During the lazy dog days of summer, taxes are probably the last thing on your mind. But the middle of the year is an ideal time to review your 2024 tax return and look for ways to lower your 2025 taxes before the months fly by.
“A midyear tax checkup can help you avoid unintended surprises later, during the filing season,” says Eliot Bassin, a certified public accountant in Avon, Connecticut. “We don’t want people hearing information for the first time in April, when a tax bill needs to be paid.”
Here’s a rundown of items to go over now.
Paycheck withholding and estimated taxes: If you received a large refund or owed a substantial amount for 2024, you may need to make a midyear adjustment.
Taxpayers are supposed to pay the IRS and state governments throughout the year rather than all at once, when they file their tax return. If you’re an employee who receives a Form W-2, that’s usually not a problem, because your employer withholds taxes from your paycheck.
However, if you have non-salary income, such as from self-employment, gig work, investments in a taxable account or withdrawals from a tax-deferred retirement plan, you may need to make estimated payments based on what you expect to owe. The payment deadlines for the 2025 tax year are April 15, June 16 and Sept. 15, 2025, and Jan. 15, 2026.
Ideally, your paycheck withholding or estimated payments will end up close to the amount you’ll actually owe. Pay too little and you may fork over late-payment and underpayment penalties. Pay too much and you’ll get a refund, which means you’re giving the government an interest-free loan.
You can adjust your withholding by submitting a Form W-4, listing your total income, household situation and applicable deductions, to your employer’s payroll department. To estimate how much you should have withheld, use the IRS’s tool at www.irs.gov/payments/tax-withholding.
For estimated taxes, do your best to approximate what you’ll earn for the year and how much you may owe based on your current income and your past year’s tax bill. You’ll avoid penalties if you pay 110% of what you owed in 2024 or 90% of what you end up owing for 2025 through withholding and estimated payments.
Retirement plans: IRAs, 401(k)s and other retirement plans allow you deduct contributions and defer taxes on your investment gains. For 2025, you can save up to $7,000 in an IRA if you are younger than 50 or up to $8,000 if you are 50 or older. A 401(k) allows up to $23,500 if you are younger than 50; up to $31,000 if you’re from 50 to 59 or you’re 64 or older; and up to $34,750 if you are from 60 to 63.
Depending on the plan rules, you usually have until Dec. 31 to make 401(k) contributions. With IRAs, you can make 2025 contributions until the tax-filing deadline in April 2026. Now is a good time to assess how close you will be to maxing out your contributions and whether you can save more before the deadline.
Health insurance tax credits: If you buy health insurance through a federal or state health insurance marketplace, you may be eligible for a tax credit for your premiums based on your income and family size.
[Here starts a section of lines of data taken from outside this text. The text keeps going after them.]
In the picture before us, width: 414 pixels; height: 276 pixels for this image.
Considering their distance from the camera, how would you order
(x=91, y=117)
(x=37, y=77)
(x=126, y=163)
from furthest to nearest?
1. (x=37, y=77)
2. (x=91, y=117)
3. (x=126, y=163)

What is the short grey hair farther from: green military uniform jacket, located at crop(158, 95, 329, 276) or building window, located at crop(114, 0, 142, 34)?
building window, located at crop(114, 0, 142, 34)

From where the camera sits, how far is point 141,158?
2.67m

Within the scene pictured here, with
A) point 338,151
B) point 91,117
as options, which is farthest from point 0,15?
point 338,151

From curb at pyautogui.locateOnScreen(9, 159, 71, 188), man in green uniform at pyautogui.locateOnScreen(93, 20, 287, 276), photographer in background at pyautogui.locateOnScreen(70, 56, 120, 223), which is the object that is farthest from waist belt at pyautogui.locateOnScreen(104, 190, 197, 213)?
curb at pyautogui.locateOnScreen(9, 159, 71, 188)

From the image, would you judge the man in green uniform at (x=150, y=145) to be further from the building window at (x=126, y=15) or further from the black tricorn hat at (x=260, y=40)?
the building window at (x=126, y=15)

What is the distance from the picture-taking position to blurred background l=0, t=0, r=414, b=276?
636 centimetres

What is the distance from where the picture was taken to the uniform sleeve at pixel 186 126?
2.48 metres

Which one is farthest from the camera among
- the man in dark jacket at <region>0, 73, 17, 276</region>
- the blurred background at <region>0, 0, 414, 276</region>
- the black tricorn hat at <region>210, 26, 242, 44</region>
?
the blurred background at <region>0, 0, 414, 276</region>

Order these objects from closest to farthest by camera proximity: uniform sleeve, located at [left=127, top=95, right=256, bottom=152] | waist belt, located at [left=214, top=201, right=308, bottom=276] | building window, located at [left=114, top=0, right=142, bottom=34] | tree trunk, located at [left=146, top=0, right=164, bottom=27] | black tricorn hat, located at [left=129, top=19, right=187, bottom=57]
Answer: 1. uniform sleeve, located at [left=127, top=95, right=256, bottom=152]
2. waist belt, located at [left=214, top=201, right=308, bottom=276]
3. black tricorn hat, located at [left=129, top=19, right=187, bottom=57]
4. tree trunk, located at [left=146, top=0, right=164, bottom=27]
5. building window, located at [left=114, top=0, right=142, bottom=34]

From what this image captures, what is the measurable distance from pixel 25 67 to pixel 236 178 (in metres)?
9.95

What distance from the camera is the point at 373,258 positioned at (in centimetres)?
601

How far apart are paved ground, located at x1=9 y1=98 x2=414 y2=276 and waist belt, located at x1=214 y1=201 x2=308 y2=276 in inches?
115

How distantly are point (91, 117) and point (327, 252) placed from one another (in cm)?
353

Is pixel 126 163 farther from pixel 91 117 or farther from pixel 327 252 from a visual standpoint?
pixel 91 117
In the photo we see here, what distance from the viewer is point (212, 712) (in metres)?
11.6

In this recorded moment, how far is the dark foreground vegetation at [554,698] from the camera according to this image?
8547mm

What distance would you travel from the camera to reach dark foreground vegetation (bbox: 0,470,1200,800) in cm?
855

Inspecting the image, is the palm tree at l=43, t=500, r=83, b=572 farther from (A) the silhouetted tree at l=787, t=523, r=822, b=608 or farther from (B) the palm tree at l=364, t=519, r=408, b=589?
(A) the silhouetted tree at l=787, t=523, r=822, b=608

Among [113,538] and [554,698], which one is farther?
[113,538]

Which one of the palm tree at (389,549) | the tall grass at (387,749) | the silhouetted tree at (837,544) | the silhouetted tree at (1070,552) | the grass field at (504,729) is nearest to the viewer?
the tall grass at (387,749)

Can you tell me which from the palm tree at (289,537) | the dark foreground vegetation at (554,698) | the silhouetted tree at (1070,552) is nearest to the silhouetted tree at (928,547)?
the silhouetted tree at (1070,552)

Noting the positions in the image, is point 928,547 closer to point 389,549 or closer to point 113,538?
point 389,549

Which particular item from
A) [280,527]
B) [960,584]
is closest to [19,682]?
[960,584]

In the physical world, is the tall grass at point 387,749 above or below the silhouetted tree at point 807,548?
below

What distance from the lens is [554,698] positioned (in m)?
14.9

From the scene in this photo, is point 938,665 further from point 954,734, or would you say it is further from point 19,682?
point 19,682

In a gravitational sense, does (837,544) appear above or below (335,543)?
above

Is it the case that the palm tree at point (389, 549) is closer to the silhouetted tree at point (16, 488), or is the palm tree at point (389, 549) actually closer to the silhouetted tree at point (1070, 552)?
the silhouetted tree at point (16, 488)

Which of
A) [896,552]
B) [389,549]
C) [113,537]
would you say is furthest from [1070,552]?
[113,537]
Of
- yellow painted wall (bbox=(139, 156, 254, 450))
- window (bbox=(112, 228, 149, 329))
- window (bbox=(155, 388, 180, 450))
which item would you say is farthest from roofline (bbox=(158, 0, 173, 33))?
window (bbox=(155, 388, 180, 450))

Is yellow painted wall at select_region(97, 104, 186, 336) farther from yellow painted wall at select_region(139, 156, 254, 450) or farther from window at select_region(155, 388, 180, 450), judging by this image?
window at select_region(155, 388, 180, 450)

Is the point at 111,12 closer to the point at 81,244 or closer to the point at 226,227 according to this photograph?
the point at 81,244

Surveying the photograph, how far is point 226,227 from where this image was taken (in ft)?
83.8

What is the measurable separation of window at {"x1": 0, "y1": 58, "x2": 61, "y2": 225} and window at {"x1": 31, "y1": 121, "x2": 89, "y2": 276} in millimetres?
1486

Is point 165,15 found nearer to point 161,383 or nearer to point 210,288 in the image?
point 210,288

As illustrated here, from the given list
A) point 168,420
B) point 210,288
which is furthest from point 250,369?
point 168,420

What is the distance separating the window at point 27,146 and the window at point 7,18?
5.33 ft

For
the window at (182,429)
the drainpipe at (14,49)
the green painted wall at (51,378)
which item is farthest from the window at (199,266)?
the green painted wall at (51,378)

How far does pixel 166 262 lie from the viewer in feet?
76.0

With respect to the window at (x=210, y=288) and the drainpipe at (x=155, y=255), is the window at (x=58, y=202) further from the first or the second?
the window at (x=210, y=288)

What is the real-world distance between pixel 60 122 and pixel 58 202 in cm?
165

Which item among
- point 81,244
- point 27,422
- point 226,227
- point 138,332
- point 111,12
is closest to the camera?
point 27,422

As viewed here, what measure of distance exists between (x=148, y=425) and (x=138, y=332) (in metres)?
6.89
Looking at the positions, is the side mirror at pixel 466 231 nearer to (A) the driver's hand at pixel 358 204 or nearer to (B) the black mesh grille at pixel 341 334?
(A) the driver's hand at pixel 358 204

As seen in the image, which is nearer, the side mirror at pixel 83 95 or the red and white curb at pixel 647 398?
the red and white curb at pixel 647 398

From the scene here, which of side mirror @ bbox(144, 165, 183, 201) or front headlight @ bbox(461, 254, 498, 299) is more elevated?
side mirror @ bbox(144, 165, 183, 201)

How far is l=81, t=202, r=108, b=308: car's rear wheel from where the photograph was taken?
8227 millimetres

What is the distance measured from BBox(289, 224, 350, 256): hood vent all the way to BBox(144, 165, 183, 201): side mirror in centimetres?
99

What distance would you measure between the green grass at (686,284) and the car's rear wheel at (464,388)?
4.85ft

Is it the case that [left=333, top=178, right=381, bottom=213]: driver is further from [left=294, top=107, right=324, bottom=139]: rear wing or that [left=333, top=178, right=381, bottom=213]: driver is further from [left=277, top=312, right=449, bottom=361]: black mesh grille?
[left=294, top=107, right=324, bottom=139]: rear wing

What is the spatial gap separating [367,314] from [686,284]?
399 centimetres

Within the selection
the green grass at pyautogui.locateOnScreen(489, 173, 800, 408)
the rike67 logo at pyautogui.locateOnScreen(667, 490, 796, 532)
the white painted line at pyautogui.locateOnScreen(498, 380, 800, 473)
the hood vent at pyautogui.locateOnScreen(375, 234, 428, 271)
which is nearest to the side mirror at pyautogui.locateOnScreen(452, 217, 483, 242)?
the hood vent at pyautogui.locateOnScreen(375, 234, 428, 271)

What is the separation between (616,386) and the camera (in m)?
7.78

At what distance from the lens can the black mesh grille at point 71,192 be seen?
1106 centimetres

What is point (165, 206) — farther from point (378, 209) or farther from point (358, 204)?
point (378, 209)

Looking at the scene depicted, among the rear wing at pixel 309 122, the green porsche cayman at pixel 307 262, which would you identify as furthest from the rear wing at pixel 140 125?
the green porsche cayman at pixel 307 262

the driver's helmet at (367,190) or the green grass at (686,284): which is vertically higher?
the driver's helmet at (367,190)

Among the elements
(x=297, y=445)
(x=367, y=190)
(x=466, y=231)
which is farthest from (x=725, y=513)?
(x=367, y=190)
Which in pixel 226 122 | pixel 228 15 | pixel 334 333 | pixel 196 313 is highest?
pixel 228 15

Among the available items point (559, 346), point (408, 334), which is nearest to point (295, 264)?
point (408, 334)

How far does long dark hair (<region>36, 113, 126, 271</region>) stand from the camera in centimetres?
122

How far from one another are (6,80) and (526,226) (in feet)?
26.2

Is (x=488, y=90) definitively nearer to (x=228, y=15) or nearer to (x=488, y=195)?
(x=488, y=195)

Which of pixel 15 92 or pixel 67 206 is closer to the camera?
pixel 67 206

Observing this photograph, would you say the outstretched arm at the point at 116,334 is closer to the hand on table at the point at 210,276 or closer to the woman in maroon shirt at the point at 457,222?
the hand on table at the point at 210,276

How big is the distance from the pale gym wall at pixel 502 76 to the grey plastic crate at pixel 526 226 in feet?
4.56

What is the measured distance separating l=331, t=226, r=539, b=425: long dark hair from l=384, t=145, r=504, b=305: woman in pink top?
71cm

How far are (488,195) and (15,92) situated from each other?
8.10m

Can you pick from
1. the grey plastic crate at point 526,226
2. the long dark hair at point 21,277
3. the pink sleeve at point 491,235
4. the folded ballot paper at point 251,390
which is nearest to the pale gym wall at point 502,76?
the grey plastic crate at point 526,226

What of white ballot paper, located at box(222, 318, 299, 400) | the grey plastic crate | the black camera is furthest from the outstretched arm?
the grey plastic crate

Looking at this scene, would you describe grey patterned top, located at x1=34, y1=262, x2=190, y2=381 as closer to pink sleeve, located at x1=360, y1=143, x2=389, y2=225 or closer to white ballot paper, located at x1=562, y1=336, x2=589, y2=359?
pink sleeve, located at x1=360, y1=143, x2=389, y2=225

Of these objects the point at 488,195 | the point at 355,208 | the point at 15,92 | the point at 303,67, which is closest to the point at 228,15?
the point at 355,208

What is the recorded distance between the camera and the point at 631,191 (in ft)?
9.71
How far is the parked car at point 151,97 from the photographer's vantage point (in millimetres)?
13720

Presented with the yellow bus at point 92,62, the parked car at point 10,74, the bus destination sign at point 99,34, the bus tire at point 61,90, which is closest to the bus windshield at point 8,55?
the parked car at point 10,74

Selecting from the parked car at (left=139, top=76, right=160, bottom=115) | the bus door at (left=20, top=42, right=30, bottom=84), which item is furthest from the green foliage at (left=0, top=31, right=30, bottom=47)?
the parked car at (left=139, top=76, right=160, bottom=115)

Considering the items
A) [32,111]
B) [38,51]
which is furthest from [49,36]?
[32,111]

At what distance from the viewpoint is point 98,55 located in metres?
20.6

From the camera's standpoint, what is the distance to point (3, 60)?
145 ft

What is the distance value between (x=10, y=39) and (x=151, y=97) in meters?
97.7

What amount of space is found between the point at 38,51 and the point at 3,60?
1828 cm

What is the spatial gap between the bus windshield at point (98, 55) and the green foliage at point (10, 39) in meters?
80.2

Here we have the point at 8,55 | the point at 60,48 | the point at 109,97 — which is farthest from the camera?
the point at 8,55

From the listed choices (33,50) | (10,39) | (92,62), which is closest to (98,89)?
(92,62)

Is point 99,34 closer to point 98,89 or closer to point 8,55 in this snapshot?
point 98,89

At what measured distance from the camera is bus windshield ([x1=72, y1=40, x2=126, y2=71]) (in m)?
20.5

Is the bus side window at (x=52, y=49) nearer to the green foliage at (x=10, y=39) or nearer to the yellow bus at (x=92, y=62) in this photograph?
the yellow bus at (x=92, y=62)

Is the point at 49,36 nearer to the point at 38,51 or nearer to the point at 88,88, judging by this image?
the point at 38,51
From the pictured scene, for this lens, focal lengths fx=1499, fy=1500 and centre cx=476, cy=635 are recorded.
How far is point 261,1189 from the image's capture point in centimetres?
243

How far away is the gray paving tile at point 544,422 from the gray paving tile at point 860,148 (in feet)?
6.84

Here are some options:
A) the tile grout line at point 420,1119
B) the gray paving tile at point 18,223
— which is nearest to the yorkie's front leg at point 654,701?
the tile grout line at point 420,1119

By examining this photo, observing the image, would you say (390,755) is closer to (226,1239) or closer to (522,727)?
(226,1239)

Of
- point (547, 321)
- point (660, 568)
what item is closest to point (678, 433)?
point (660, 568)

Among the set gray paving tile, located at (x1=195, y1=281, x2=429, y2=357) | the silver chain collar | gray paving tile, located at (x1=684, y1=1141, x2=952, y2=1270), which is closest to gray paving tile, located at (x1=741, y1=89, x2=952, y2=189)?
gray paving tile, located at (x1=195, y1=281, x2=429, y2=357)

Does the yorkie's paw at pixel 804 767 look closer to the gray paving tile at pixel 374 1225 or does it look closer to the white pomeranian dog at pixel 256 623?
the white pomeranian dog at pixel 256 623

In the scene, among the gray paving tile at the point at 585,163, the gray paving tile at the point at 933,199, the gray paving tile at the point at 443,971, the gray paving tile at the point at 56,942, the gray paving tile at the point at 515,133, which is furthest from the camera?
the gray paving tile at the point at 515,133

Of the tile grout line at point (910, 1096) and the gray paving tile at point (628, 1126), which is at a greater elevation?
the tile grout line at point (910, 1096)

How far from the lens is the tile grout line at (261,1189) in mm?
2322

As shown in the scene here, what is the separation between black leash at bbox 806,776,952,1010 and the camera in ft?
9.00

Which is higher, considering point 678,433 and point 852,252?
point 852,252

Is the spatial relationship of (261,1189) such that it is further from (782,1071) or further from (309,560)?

With that in mind, consider whether you’ve gone through any significant life changes this year, such as getting married or divorced or having children. These circumstances could affect your premium tax credit.
If needed, update your account information to take advantage of lower premiums from tax credits you aren’t using or to avoid being charged back for credits you’re no longer eligible for when you file your 2025 tax return.
Health care saving and spending accounts: If your job offers a flexible spending account, you can put aside part of your income, before taxes, to spend on health or dependent care expenses. Most FSAs have a use-it-or-lose-it rule: Whatever you don’t spend by year’s end — or by March 15, if your employer offers a grace period — will be forfeited. Map out a plan to spend down your balance.
If you have a high-deductible health insurance plan — meaning a plan that has a deductible of at least $1,650 for individual coverage or $3,300 for family coverage — you can contribute to a health savings account. With an HSA, contributions are deductible, your investment gains are tax-deferred, and withdrawals for qualifying medical expenses are tax-free.
Like retirement plans, HSAs cap your annual contributions: $4,300 for individuals and $8,550 for families in 2025 (account owners who are 55 or older can contribute an additional $1,000). You have until April 15, 2026, to max out HSA contributions for 2025, so now is a good time to confirm that you’re on target.
Charitable donations: If you donate to charity during the year, you may get a tax deduction. Keep in mind, however, that you must itemize on your tax return to take advantage of this break.
“Many taxpayers put off charitable planning until the end of the year,” says Jeff Kelson, co-leader of EisnerAmper’s National Tax Office in Iselin, New Jersey, who notes that waiting can lead to a scramble to make sure the contributions are made in time. By reviewing your donation plans now, you can strategize how to support your favorite charities while maximizing tax breaks.
Long-term planning: Midyear is a good time to meet with a tax professional, especially if you’re going through significant life changes, such as moving, changing jobs or sending your kids to college. “There can be tax implications for even the most mundane-seeming things,” Kelson says. Plus, you’ll likely find that it’s easier to set up a meeting with a tax pro now instead of right before the April filing deadline.